« Les intello n’ont décidément toujours pas digéré la chute de l’URSS et du socialisme. »
A croire que l’exaltation éprouvée à ressasser continuellement cette même antienne est telle que ceux qui en sont affecté ont été frappés par la lumière. Ils paraissent incapables de concevoir que les facteurs qui ont provoqué l’émergence des soviets n’ont pas disparu avec l’effondrement de l’URSS. Il reste encore de la place pour la réflexion par-delà le communisme.

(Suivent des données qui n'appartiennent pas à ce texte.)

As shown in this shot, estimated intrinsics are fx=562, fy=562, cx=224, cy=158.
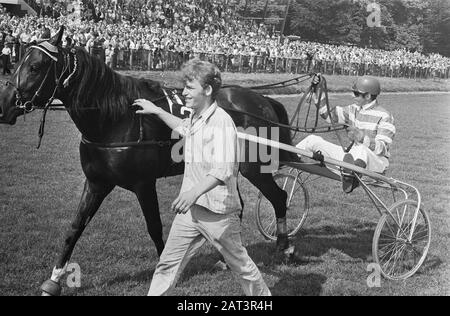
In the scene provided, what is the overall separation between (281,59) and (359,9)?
1235 cm

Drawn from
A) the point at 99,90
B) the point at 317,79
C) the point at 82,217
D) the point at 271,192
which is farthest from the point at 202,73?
the point at 271,192

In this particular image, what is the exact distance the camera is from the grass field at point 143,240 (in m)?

On ne saurait soigner le mal libéral par une double ration de néolibéralisme tel que les idéologues de l’UMpire déguisés en pragmatiques l’avancent. Le tout décliné avec un sérieux nécessairement à la mesure de la supercherie, sérieux auquel ils finissent par croire.
Ils se croient convaincant, incapables de comprendre que le peuple français dont ils se croient écoutés, va leur (re)mettre un de ces coups de pieds aux fesses en avril- mai 2006, coup de pieds qu’ils n’auront pas volé tant ils savent se montrer arrogants, imbus de leurs certitudes qu’ils sont.
S’il est impossible d’amener sur le table des solutions toutes ficellées, une chose est sûre : le peuple sait dans les grandes lignes ce dont ils ne veux plus. Et d’habiles politiciens (ou qui se croient tels) aimeraient nous faire croire que le peuple veut de la sécurité policière alors que le peuple dénonce avant tout l’insécurité sociale.
C’est de cela dont le peuple est las à une époque où les richesses n’ont jamais été aussi importantes. Et on voudrait nous faire accroire que la gigatesque captation des richesses par une petite minorité est légitime parce qu’elle serait inéluctable dans un système libéral et mondialisé. Mais c’est précisément ce qui est dénoncé : cette mondialisation que les libéraux ont appelé de leurs voeux et dont ils nous expliquent maintenant qu’elle est la cause de l’impuissance des Etats !
Nous sont présentées comme des contraintes aussi immuables que la rotation des astres les rapports de domination organisés par les plus performants à leur profit. De la sorte, nul doute que la contrainte se renforce d’un cran permettant de justifier avec encore plus d’évidence le nouvel ordre des choses.
En 2006, les gogos pourront se compter !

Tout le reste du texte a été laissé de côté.